Web 2.0: At the tipping point

As the World Wide Web evolves into a more collaborative platform, the technologies and business models involved in that transition are being swept up into the "Web 2.0" rubric, a term vague enough to encompass almost anything one cares to push under its banner, but catchy in summing up the widespread sense that the Internet is at a tipping point.

The idea that the Web is transitioning to a new era, however, is grounded in real examples. Beneath the hype generated by the concept is a growing number of pioneering sites that are offering new, collaborative services, underpinned by new business models.

IT publisher Tim O'Reilly, who coined the term for the debut Web 2.0 Conference in San Francisco in October 2004, was hard-pressed to define the term more concretely for the second conference. He resorted to offering a list of companies exemplifying the idea that the Web is evolving from a collection of sites controlled by individual publishers into an interactive platform.

Pioneering online advertising sales platform DoubleClick is a Web 1.0 service, according to O'Reilly. Google's open-to-all-publishers AdSense network is Web 2.0. Photo album hosting site Ofoto is Web 1.0, while the more interactive photo hosting and community site Flickr is Web 2.0. "Like many important concepts, Web 2.0 doesn't have a hard boundary, but rather, a gravitational core," O'Reilly wrote in his essay. (Which can be seen on his site: http://oreillynet.com/lpt/a/6228)

Flickr illustrates the power of the new model, industry executives say.

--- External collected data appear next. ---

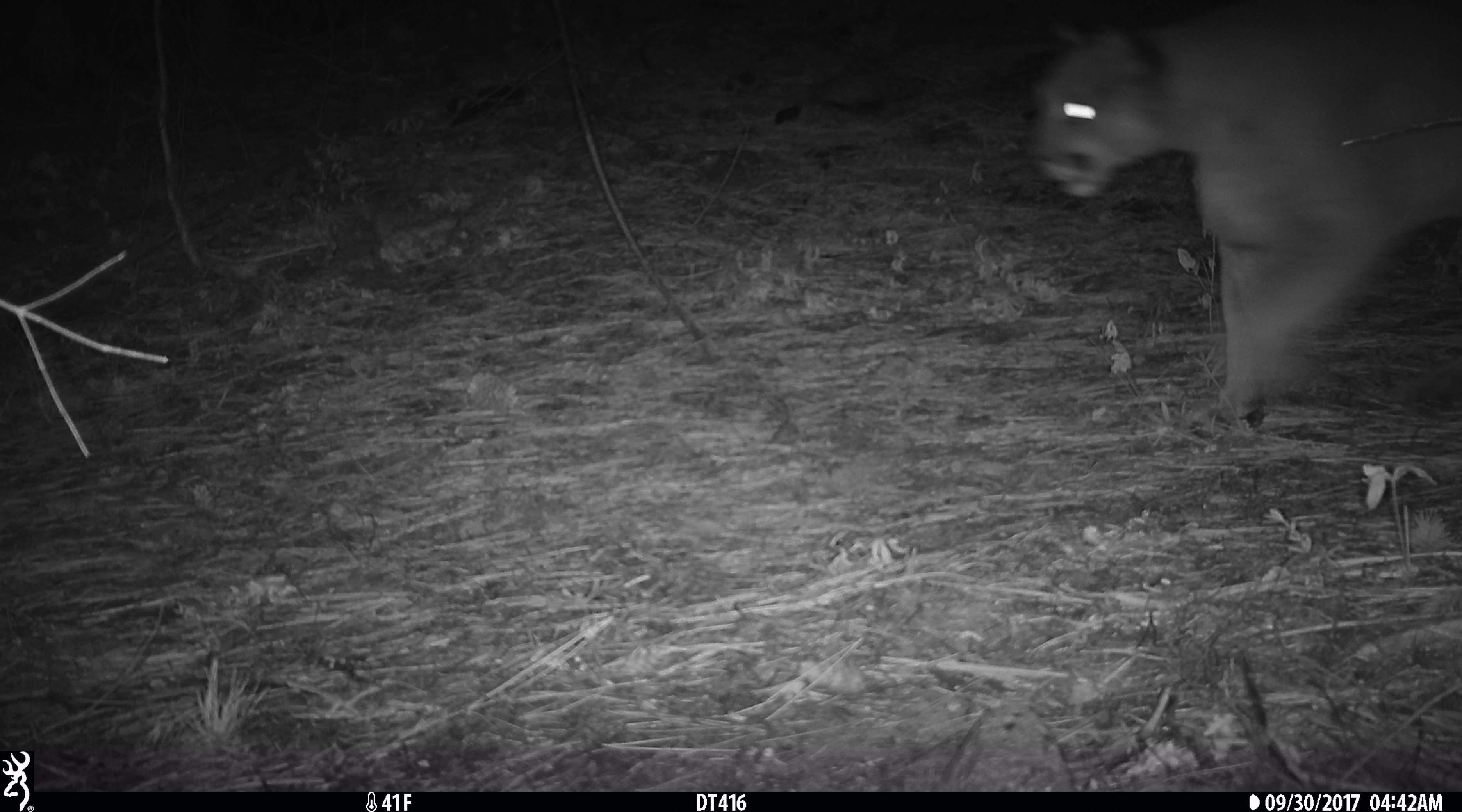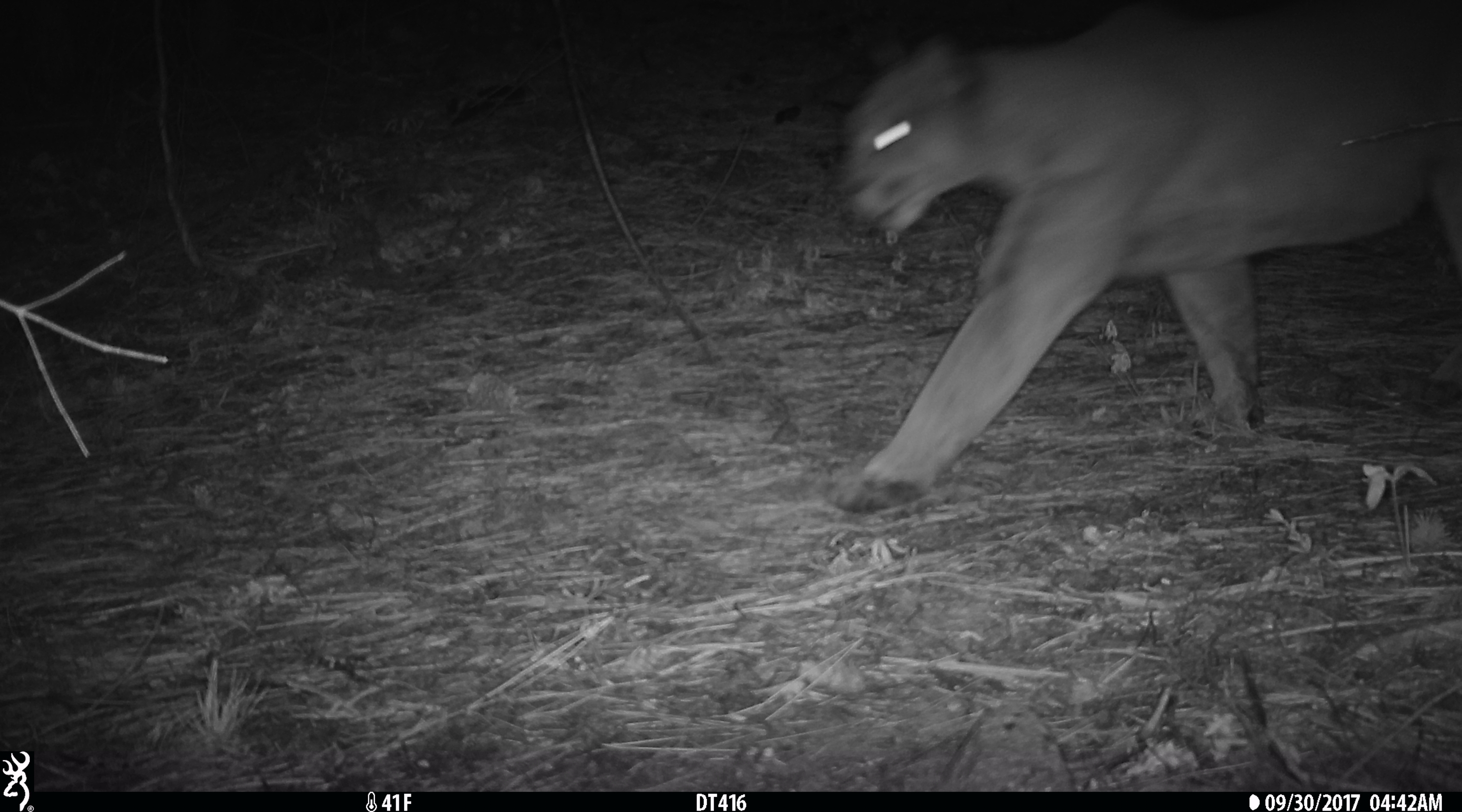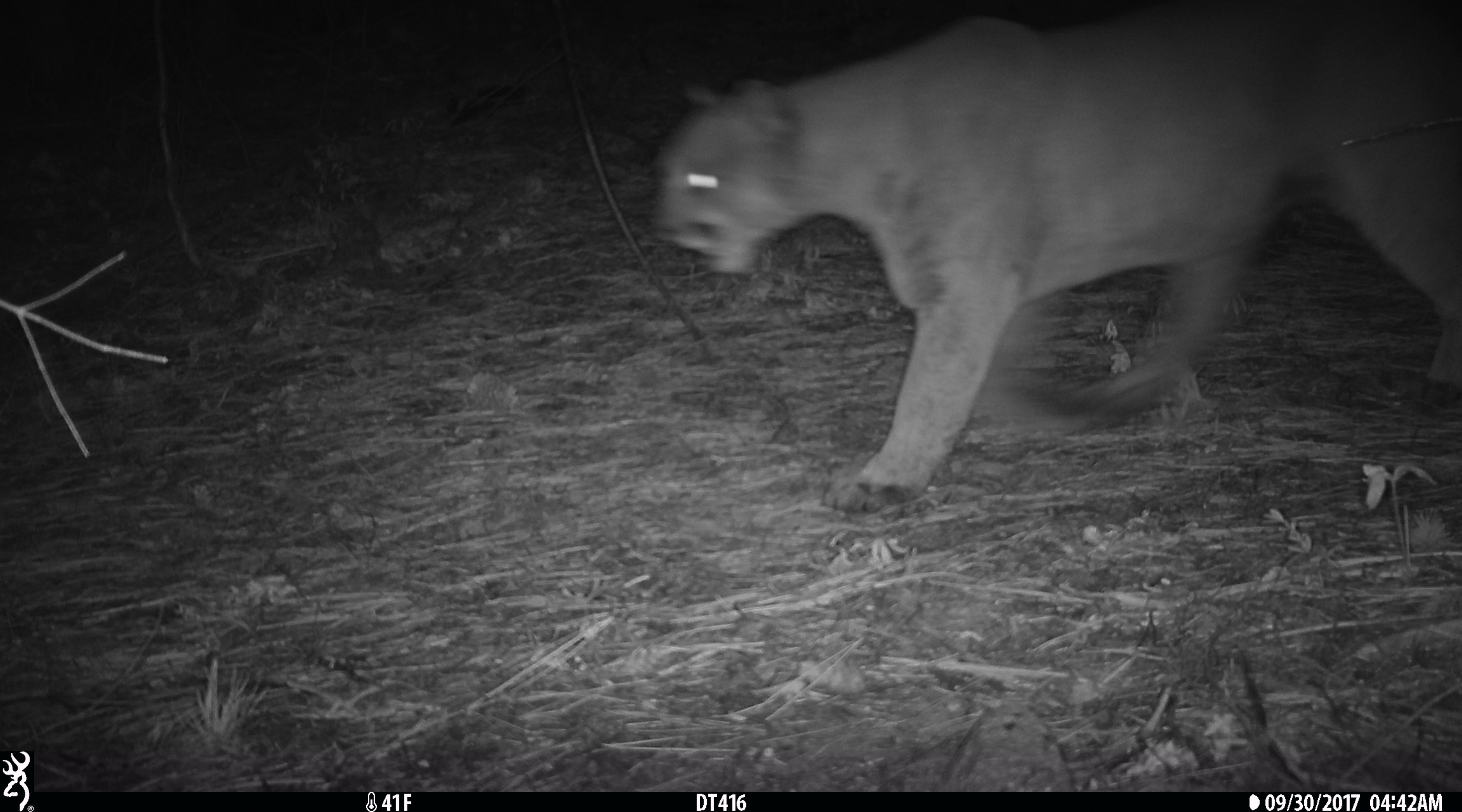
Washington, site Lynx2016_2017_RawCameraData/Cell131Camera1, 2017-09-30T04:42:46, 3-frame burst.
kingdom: Animalia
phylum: Chordata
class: Mammalia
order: Carnivora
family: Felidae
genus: Puma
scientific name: Puma concolor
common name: mountain lion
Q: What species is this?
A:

"They created an ecosystem and a phenomenon much larger than what you would expect a small team to be able to do," says Bradley Horowitz, the director of technology development for Yahoo.

Yahoo was so taken with Flickr that it bought Flickr's tiny parent company, Ludicorp Research & Development, last March for an undisclosed sum. It followed with a December buyout of del.icio.us, a community-focused bookmarking service that attracts the same kind of buzz Flickr earned.

The photo-sharing site launched in February 2004 and quickly built an audience attracted to its elegant interface and community features. Unlike more traditional photo-album sites, Flickr emphasizes sharing; its style incorporates hooks popularized by blogs like classification tags and reader comments. The site also demonstrates the sophisticated resources developers now have access to: A group of less than a dozen people built Flickr, which uses the open-source PHP scripting language and runs on free MySQL database software.

Yahoo's portfolio of acquired applications also includes group events calendar site Upcoming.org, music playlists swap site Webjay and blog updates tracker blo.gs.

Among media giants, Yahoo is jostling for the Web 2.0 vanguard position with its longtime search rival, Google.

Google, too, keeps an acquisitive eye on promising startups. It shook up the blogging world in 2003 by purchasing Pyra Labs, a small venture that developed the popular Blogger service, and later picked up photo software developer Picasa to jump-start its photo-sharing services. In May, Google acquired Dodgeball, a mobile social networking venture that lets cell-phone-toting users locate nearby Dodgeball-registered friends.

Dodgeball's founder, tech developer and analyst Dennis Crowley, began toying more than five years ago with ideas about connecting cell-phone users through social networking software. When he and his partner Alex Rainert officially launched Dodgeball in mid-2004, the service quickly built a base of thousands of users in 22 U.S. cities. But had Dodgeball gone live a few years earlier, Crowley doesn't think it would have been as successful.

"Early on, it was so hard to get people to try things. No one was using their mobile Web browser; you couldn't text-message between carriers. A lot of those things are starting to resolve now," he says. "I joke that one of the points where we knew Dodgeball was going to work was when my mom started sending me camera-phone messages, because it was easier than calling me. If my mom has this stuff figured out, then you know it's ready for prime time."

Google helped warm up the crowd. Its two-year-old Web mail service, Gmail, blew away the competition in bringing desktop-like functionality to an online application. (The heaps of free storage Gmail offers has also helped it build a huge, fervent customer base. Google doesn't disclose its Gmail user count, but analysts estimate it's in the millions.)